• [Data supplied]:
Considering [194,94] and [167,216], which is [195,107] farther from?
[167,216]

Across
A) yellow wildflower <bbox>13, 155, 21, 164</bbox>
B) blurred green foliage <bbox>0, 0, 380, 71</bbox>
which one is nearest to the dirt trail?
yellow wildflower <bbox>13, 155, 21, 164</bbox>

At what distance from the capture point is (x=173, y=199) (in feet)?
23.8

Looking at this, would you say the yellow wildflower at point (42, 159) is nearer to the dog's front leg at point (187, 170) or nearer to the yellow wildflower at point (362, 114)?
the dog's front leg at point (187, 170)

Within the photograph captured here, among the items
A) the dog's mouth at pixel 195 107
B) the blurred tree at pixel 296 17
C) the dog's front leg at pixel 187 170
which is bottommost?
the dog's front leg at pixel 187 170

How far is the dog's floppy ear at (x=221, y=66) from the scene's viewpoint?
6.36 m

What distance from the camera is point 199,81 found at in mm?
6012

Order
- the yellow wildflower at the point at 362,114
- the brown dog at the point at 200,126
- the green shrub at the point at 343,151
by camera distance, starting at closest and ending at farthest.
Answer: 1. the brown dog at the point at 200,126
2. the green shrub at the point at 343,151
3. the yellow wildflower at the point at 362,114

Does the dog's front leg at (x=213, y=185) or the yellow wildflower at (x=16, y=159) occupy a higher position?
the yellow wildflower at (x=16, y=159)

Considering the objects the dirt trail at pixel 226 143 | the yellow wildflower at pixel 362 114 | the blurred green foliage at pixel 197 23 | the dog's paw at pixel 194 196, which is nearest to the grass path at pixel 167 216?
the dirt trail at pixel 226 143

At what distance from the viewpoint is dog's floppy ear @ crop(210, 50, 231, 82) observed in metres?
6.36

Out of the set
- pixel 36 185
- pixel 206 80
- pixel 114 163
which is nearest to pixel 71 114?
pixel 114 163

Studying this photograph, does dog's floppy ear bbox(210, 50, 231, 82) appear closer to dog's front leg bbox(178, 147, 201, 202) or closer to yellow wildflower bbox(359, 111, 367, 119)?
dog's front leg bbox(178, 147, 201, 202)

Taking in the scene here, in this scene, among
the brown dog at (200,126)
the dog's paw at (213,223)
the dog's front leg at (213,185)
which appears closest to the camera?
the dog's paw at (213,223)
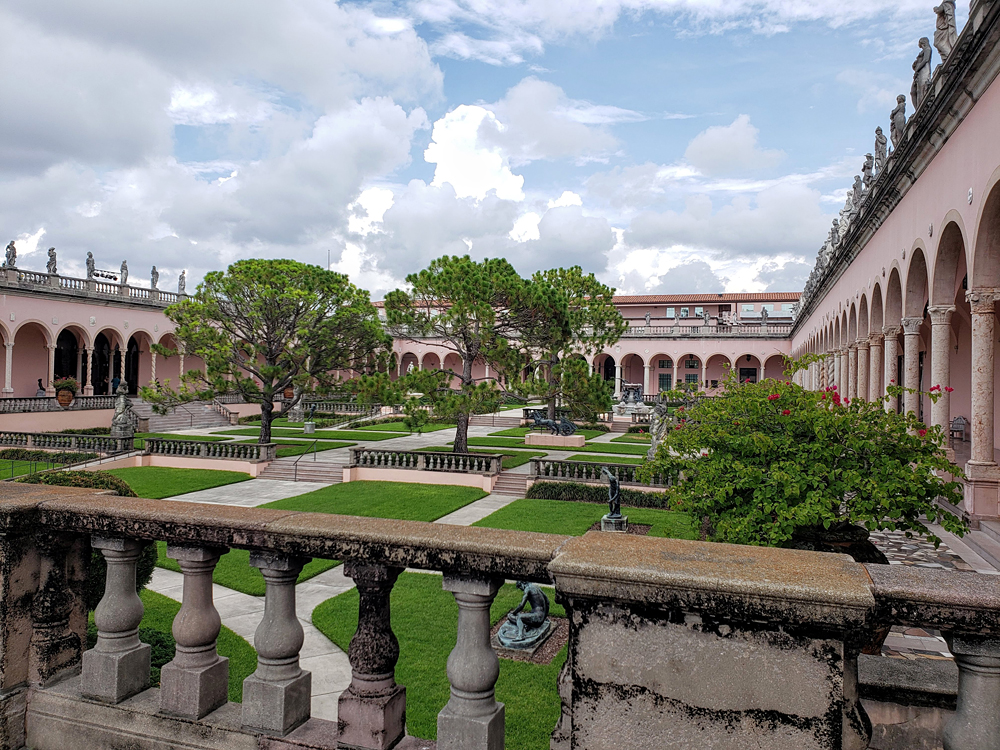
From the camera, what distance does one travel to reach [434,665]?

• [Given exercise]: Quote the items from the line with "Within the photograph" to the line with "3. the yellow", word for word.

• [Finished exercise]:
Within the photograph captured here, among the items
A) the dog's mouth at pixel 195 107
B) the blurred tree at pixel 296 17
C) the dog's front leg at pixel 187 170
which is bottommost?
the dog's front leg at pixel 187 170

How far is the dog's floppy ear at (x=221, y=66) from the scene's viewpoint?
6.36 m

What distance from the camera is point 199,81 found at in mm?
6012

Order
- the yellow wildflower at the point at 362,114
- the brown dog at the point at 200,126
- the green shrub at the point at 343,151
by camera distance, starting at closest and ending at farthest.
Answer: 1. the brown dog at the point at 200,126
2. the green shrub at the point at 343,151
3. the yellow wildflower at the point at 362,114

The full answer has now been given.